This and that for your Sunday reading.
- Heesu Lee reports on Greenpeace's estimate that air pollution costs the world nearly $3 trillion every year. And Damien Cave writes that this year's wildfires have permanently changed Australia as people knew it.
- Meanwhile, Alice Bell warns against trusting oil barons when it comes to developing policy to combat climate breakdown. Ian Austen talks to Christopher Flavelle about divestment - including the fear people have of speaking out due to the petronationalism emanating from Alberta and elsewhere. And Paul Dechene traces how Regina managed to invite a climate denialist to keynote a sustainability conference.
- Alex Boyd recognizes the historical significance in Indigenous protests in support of Wet’suwet’en sovereignty over its land targeting railways across the country. And Doug Cuthand weighs in on the importance of First Nations standing up for their land.
- Owen Jones writes about the dangers of treating a university education as a commodity to be delivered by the most precarious workforce possible.

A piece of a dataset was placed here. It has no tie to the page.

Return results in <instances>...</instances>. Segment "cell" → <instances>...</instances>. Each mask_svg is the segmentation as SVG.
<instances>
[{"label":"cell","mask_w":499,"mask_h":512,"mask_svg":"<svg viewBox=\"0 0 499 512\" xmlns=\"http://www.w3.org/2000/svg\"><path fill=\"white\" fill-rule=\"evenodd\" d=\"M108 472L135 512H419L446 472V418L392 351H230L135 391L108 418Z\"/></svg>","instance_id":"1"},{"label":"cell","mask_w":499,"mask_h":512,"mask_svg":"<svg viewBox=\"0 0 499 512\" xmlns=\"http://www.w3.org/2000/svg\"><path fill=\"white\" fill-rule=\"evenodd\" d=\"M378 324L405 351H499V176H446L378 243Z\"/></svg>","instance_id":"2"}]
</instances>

- Rod Myer discusses how the rise of the gig economy is endangering the very concept of retirement, while Euan Black notes that older workers are facing consistent age discrimination even as they're told retirement isn't an option. And Omar Mosleh wonders whether the job action at Co-op's Regina refinery will represent a watershed moment for Canada's labour movement.
- Finally, Joel Lexchin writes that among the other compelling reasons to develop a national pharmacare program, it may be necessary merely to counterbalance the increases in drug costs arising out of the Libs' trade concessions.